For my use case, we have customers who look at a software bill of materials 
(BOM), and flag any “product” that has any CVE reported against any part of it. 
  So even though we only use libtiff, and we explain that to our clients, and 
it’s in our BOM, we end up having to either update or explain to each client 
how the specific CVE isn’t in our product.
Separating tools into another repository would likely eliminate this problem.  
If we don’t have volunteers to maintain the tools, then we probably don’t have 
people that want to use them.


From: Tiff <[email protected]> on behalf of Kurt Schwehr 
<[email protected]>
Date: Tuesday, April 4, 2023 at 10:14 AM
To: Even Rouault <[email protected]>
Cc: Tiff List <[email protected]>
Subject: Re: [Tiff] Remove TIFFCROP from LibTiff + tiff2ps & tiff2pdf ?
I personally exclude all the programs from my distribution of libtiff to run 
into fewer CVEs.

Another alternative to consider is putting a disclaimer on those tools saying 
that CVEs might not be fixed and use at your own risk. Many pipelines use only 
trusted data, so they are fine. And folks using untrusted data, should be 
running their pipelines in a security sandbox.
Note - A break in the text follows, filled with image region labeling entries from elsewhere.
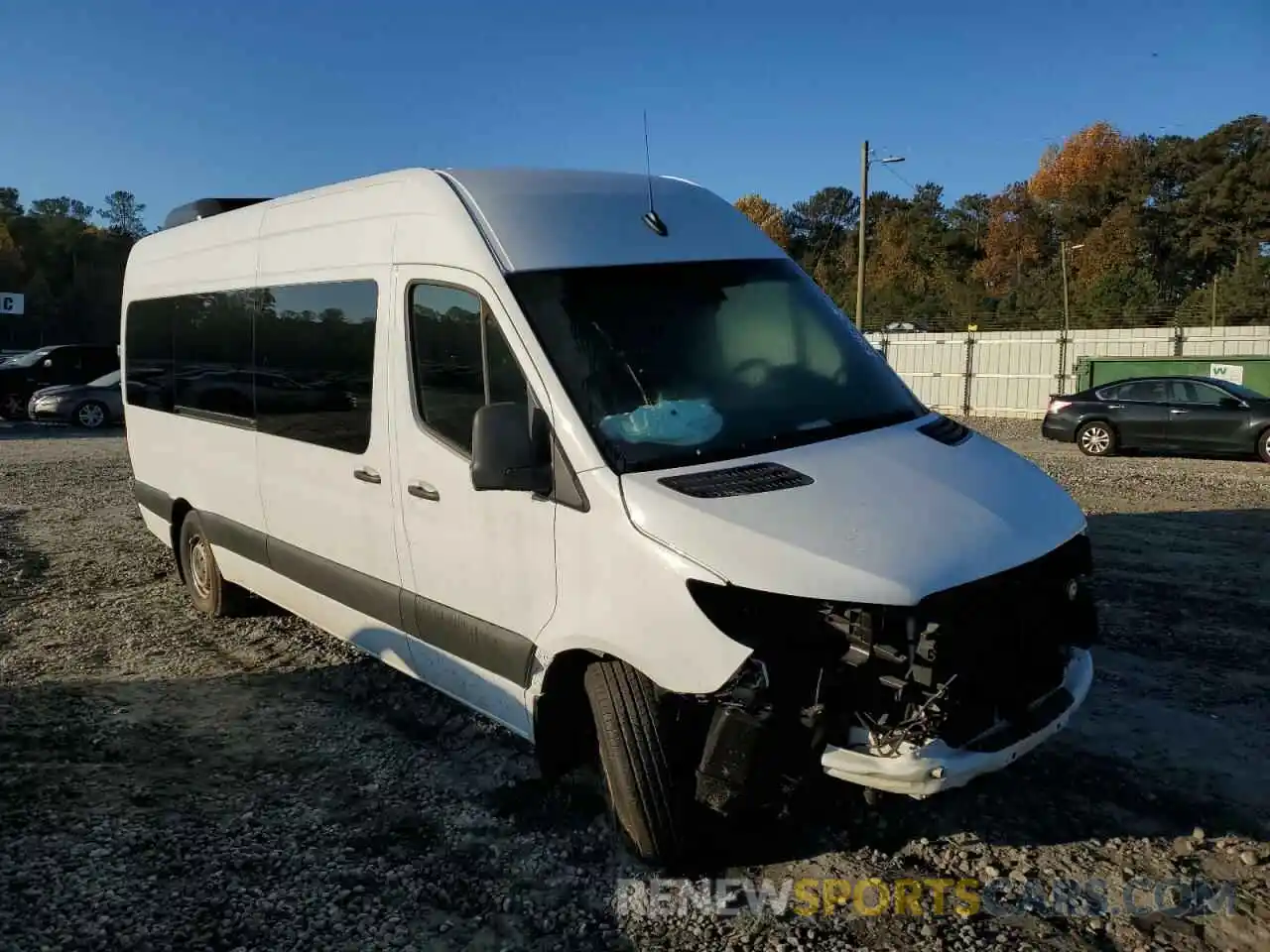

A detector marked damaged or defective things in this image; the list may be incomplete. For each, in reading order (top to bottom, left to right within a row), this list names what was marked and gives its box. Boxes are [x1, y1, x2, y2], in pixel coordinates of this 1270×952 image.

van windshield glass crack [502, 257, 924, 474]
damaged white van [119, 167, 1096, 868]
damaged front bumper [823, 650, 1091, 796]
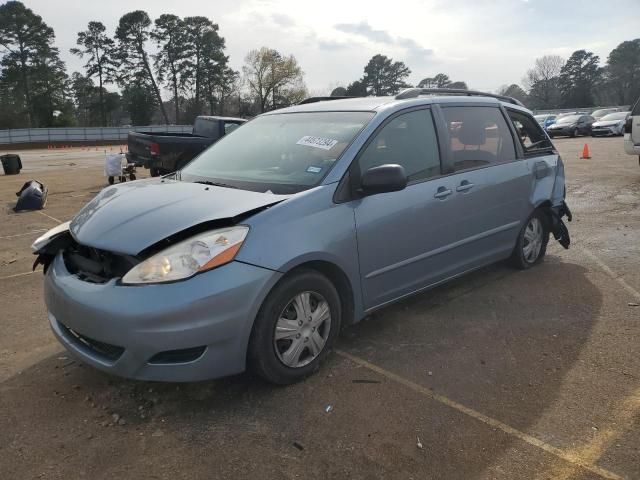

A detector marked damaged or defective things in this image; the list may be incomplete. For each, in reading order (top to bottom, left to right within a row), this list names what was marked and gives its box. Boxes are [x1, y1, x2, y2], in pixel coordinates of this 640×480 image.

damaged blue minivan [33, 89, 576, 382]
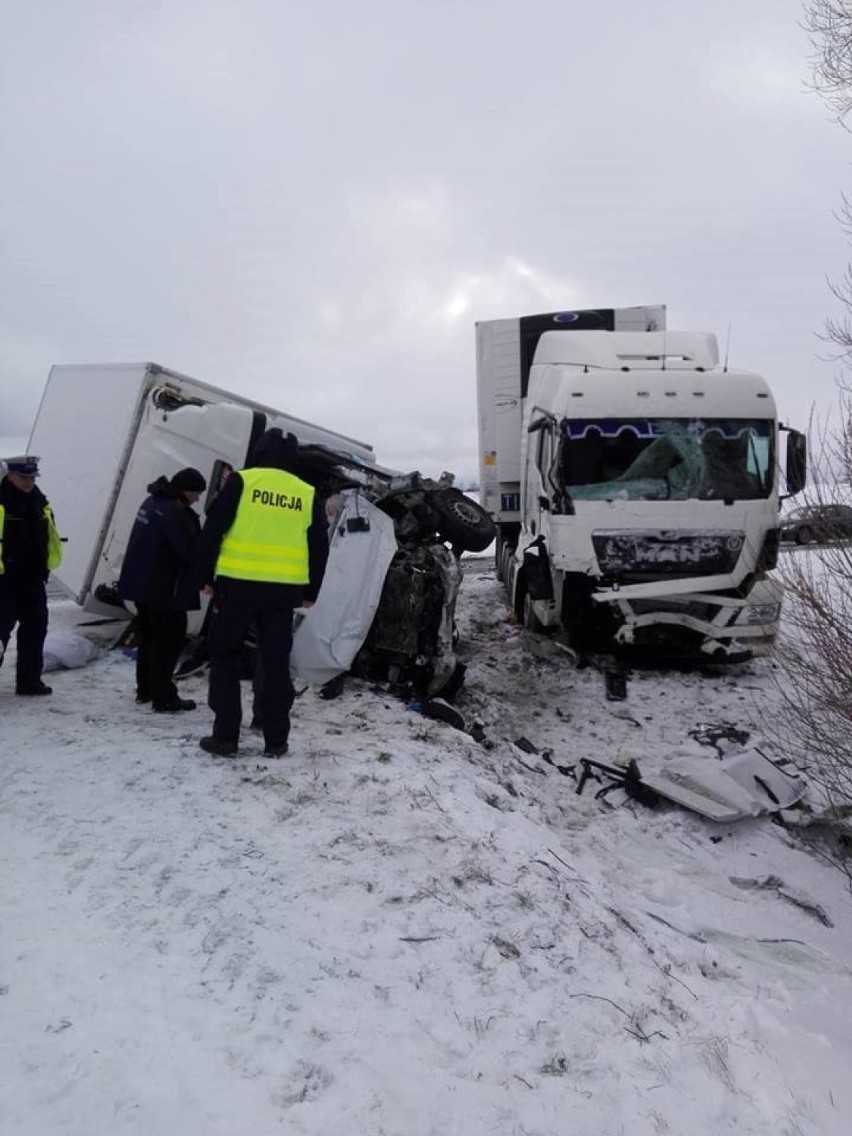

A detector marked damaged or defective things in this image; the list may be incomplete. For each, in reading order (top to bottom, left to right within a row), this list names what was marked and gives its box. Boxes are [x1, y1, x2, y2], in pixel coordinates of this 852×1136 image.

crushed vehicle cabin [28, 363, 493, 699]
crushed vehicle cabin [477, 311, 808, 663]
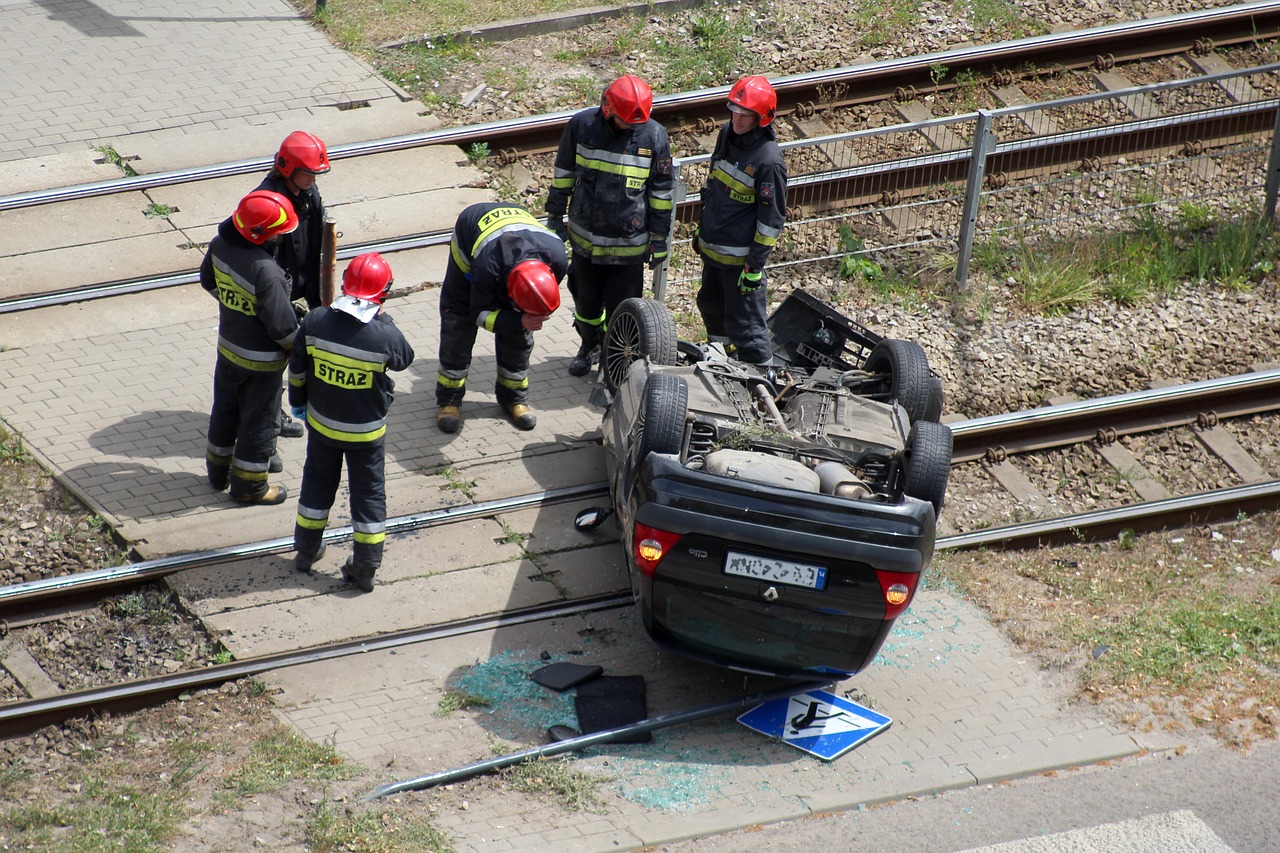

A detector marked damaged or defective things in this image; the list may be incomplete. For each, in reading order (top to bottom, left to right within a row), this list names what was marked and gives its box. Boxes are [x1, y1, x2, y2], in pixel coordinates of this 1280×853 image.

overturned black car [592, 292, 952, 680]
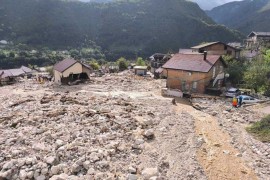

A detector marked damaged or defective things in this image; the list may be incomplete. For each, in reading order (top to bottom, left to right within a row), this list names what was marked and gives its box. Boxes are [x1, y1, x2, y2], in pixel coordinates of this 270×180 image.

damaged house [53, 58, 93, 84]
damaged roof [162, 53, 224, 73]
damaged house [162, 51, 228, 95]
Setting up sandboxes is 
definitely a user responsibility.

On Tue, Apr 4, 2023, 7:05 AM Even Rouault 
<[email protected]<mailto:[email protected]>> wrote:

> There is the possibility to create a separate project/package for
> these "unmaintainable" libtiff utilities in order to significantly
> lessen the degree of distress on libtiff itself but still allow these
> utilities to be maintained, and released on a different schedule and
> by perhaps different volunteers.  To me this seems better than to
> create more dead source code in the libtiff package.
That's an alternative I considered. But who are those potential
contributors to which we would give the "keys" of the repo ? In the
absence of people stepping up to create & maintain such repository for
those tiff tools, moving the code to archive/ could be a first step to
preserve the source code, and if someone wants to resurrect it, they can
start from that and we would remove it completely from libtiff itself at
that point.

--
http://www.spatialys.com
My software is free, but my time generally not.